I really like this series and I'm not trying to piss anyone off or start a heated discussion but shouldn't a championship be decided by how well u do during the season not how much money u have to pay for them all up front. I understand why u r doing it but not everyone has that kind of money up front. Maybe do if u pay for them all up front u r automatically in and then take the top 10 from each division to get in also. Just putting my 2 cents in.


----------



## Phil Carver (Apr 5, 2004)

Seems to be some confusion. We do not require anyone pay upfront for their entry fees but I want to stress that we do have a capped field of 50 Boats per event. We have never had an issue of not having enough openings to not allow an angler to fish in an event. But with the interest the circuit is getting this season I cannot guarantee that by paying a membership will lock anyone in.


----------



## Bassbme (Mar 11, 2012)

My only reason for wanting to pay up front is because of the capped field of 50 boats. I certainly wasn't trying to insinuate that a team is required to pay their entry fees up front.

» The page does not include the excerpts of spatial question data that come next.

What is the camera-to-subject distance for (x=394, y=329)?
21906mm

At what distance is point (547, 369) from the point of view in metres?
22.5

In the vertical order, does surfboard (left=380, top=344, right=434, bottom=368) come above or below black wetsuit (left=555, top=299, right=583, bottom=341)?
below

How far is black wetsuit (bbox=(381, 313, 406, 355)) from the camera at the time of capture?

50 boats is not a lot of boats, and considering the championship prize, and the payout for first place on a full field, there is a possibility in my mind, realistic or not, that some of the tournaments could be fishing a full field. If that's the case, and you weren't one of those already registered, you'd miss out on the points for that tournament, which would greatly reduce your chance of qualifying for the year end championship. 

Of course there is just as much of a chance that none of the tournaments will fish a full field, and you could pay entries as each qualifier rolls around.

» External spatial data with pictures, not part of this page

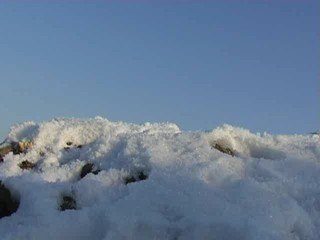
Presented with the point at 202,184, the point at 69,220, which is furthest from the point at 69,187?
the point at 202,184

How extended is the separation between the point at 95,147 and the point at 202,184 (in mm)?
3712

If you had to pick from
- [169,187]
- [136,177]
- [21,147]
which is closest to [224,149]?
[136,177]

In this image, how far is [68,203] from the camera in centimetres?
1112

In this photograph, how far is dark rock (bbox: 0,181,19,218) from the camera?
11497 millimetres

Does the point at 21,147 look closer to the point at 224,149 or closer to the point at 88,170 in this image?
the point at 88,170

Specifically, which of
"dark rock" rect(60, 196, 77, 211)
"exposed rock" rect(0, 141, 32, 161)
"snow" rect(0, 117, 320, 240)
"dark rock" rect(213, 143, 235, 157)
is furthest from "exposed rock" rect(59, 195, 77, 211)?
"dark rock" rect(213, 143, 235, 157)

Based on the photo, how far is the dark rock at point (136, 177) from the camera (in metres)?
11.7

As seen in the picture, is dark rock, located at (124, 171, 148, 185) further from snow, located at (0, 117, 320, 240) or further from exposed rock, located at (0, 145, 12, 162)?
exposed rock, located at (0, 145, 12, 162)

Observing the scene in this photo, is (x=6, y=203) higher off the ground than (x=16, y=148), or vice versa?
(x=16, y=148)

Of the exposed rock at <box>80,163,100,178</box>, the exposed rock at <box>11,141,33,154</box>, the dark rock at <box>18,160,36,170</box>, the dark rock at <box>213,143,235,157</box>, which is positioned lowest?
the exposed rock at <box>80,163,100,178</box>

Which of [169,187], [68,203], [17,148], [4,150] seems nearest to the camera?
[169,187]

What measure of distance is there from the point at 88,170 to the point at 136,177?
147 centimetres

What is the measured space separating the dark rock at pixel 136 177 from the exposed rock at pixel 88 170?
1.01m

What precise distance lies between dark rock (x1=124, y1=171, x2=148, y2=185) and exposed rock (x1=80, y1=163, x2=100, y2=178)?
101cm
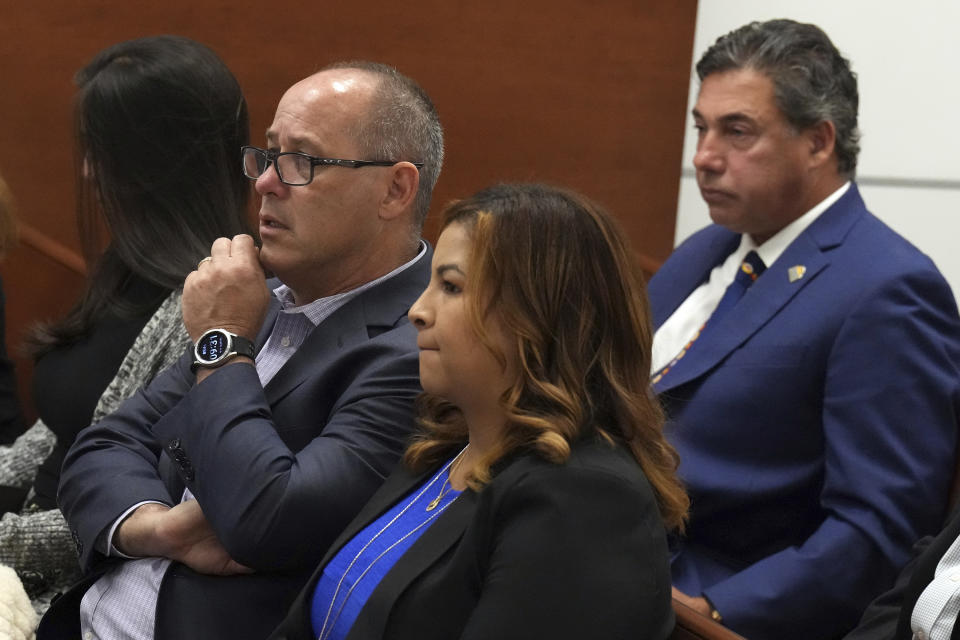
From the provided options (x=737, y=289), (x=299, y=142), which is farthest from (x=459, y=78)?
(x=299, y=142)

I like the Mahoning division schedule too much to take that chance.


----------



## Marshall (Apr 11, 2004)

Bassbme said:


> My only reason for wanting to pay up front is because of the capped field of 50 boats. I certainly wasn't trying to insinuate that a team is required to pay their entry fees up front.
> 
> 50 boats is not a lot of boats, and considering the championship prize, and the payout for first place on a full field, there is a possibility in my mind, realistic or not, that some of the tournaments could be fishing a full field. If that's the case, and you weren't one of those already registered, you'd miss out on the points for that tournament, which would greatly reduce your chance of qualifying for the year end championship.
> 
> ...


Pay your membership fee and you will be locked in on the division you Signed up for. You do not have to pay for all your events up front.


----------



## Bassbme (Mar 11, 2012)

Marshall said:


> Pay your membership fee and you will be locked in on the division you Signed up for. You do not have to pay for all your events up front.


Marshall, thanks for the response. 

I find Phil's first post confusing. You mention simply needing to pay your membership fee and you're locked in. Phil in the first post of this thread says "get your memberships in asap".

Yet in the first sentence of the second paragraph of Phil's first post, it says "divisions are limited to the first 50 paid entries, per event" I'm not trying to be argumentative here, but I read that as meaning, if you don't get your entry fees in for the event before 50 other teams do, it doesn't matter if you're a TBX member or not. 

TBX memberships are universal, which is one of the great things about being a member. Your membership covers all TBX divisions, and both the Elite and Teams series.

I'm going to be sending Phil a PM to get clarification. 

Thanks again


----------